Tytuł wydaje się być zwodniczy ponieważ książka monografią nie jest. To wywiad-rzeka i krótsze wywiady z przyjaciółmi grafika, rysownika, ilustratora. Są wśród nich wydawcy, scenarzyści, rysownicy. Osoby, z którymi G. Rosiński zetknął się w swoim życiu i z pewnością wpłynęły na niego (w różny sposób) a on na nich. Nie wiem czy jest sens pisać o Rosińskim – prawdopodobnie każdy względnie zainteresowany fantastyką ma o nim pojęcie a z pewnością każdy kojarzy go z Thorgalem 😉
http://www.literatura.gildia.pl/tworcy/patrick-gaumer/grzegorz-rosinski/recenzja
Książka wydana jest bardzo elegancko, albumowo, w wersji nietypowej formatem ale i wagą. Z pewnością mogłaby być niezłym narzędziem obronnym – wiadomo! wiedza waży. Czyta się jednym tchem. Mamy wstawki z dzieciństwa (biorę Verne’a), powody zainteresowań kreską i artefakty (nietypowe, trzeba przyznać). Część poświęcona studiom i wytworom jest średnia ale za to fragmenty dotyczące tego, co robił Rosiński zanim został znany z tego, że „to ten od Thorgala”, są bardzo interesujące. Nie będę zdradzał, co dokładnie ilustrował, rysował czy do czego, mówiąc ogólnie, przyłożył rękę – w każdym razie jest to nad wyraz zaskakujące!

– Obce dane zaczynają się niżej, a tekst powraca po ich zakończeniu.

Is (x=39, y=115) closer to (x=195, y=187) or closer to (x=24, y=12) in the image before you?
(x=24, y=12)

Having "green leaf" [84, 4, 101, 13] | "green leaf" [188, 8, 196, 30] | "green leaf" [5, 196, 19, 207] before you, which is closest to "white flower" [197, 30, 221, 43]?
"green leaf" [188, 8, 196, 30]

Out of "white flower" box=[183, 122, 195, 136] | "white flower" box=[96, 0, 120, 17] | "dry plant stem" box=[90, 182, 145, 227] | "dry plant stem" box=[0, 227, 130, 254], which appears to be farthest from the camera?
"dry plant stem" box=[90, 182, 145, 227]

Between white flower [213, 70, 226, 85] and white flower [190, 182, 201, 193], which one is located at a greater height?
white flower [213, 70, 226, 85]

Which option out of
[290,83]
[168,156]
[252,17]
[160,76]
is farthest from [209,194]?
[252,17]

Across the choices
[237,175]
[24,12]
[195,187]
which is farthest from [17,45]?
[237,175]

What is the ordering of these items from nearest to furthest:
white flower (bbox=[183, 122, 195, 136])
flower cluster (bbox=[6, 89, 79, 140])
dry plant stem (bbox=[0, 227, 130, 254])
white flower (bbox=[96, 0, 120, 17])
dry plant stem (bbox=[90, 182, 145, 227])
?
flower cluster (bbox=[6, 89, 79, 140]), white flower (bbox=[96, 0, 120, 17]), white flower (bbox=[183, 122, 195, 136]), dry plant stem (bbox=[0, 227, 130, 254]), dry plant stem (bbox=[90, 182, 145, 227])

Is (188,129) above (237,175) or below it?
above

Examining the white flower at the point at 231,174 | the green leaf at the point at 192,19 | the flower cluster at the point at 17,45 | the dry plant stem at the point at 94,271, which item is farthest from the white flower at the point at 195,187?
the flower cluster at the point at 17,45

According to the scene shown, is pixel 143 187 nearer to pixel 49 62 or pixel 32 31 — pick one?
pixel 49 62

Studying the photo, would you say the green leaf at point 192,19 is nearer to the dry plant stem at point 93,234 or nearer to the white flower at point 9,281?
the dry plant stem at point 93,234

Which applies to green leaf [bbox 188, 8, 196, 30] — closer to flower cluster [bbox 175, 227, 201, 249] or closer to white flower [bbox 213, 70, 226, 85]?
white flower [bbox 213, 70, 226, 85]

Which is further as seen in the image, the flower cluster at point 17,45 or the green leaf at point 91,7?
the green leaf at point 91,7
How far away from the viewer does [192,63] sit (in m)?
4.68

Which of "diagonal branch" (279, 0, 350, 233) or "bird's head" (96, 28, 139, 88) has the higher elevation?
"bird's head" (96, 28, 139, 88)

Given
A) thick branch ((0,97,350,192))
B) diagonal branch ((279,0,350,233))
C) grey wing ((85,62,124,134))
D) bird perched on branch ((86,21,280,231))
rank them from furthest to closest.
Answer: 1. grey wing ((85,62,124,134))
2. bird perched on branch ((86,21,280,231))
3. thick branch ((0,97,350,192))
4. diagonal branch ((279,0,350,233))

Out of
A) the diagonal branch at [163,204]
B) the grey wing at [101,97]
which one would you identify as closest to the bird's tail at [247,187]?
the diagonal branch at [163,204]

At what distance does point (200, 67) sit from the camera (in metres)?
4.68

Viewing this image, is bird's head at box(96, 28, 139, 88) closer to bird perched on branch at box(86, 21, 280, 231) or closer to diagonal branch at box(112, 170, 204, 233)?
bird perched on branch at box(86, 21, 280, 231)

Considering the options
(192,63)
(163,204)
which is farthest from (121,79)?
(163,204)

Oczywiście, mamy też wątki tematyczne o najbardziej znanych seriach ale też i o malarstwie oraz kwestie rodzinne (w tym o żonie). Parę razy Rosiński potwierdził moje przewidywania, co do głębokiego zanurzenia w przyrodzie i historii – co zresztą widać w jego twórczości doskonale. Pojawia się i kwestia serii Polcha wg Dänikena – Ekspedycja. Bogowie z kosmosu. Przyznam, że może i lepiej, iż Rosiński nie sfinalizował rozmów…Nie dlatego, że jest to złe ale trochę przekombinowane. Niemniej, dalej okazuje się, że były i kolejne próby do podobnej – o wiele bardziej udane.
Osobiście „odkryłem” Rosińskiego pacholęciem będąc, zapomnianym już nieco cyklem Pilot śmigłowca (już wiem dlaczego po 5 części spisałem na straty), potem wygrzebałem zakurzonego Żbika, Legendy polskie (mroczne!), Thorgala i Yansa i jakiś obdarty Relax. Nie mogę nie wspomnieć również komiksu związanego z Janem Wolskim i Emilcinem!
Słabości albumu? Gaumer mógł jednak bardziej drążyć, także w stronę anegdot a graficzny sposób przekazu jest dyskusyjny – odpowiedzi Rosińskiego są widoczne, pytania niestety już mniej… Nie zmienia to jednak faktu, że pozycja jest z cyklu obowiązkowych na półce m.in. za wydanie i zestawienie na końcu – gdzie i co. Ułatwia szukanie nie tylko fanom 🙂
Konkretna cegiełka, masz rację co do walorów obronnych 😀 Z komiksem jestem na bakier, ale zachęcony po spotkaniu (i tej recenzji też oczywiście!) na pewno chociaż przejrzę!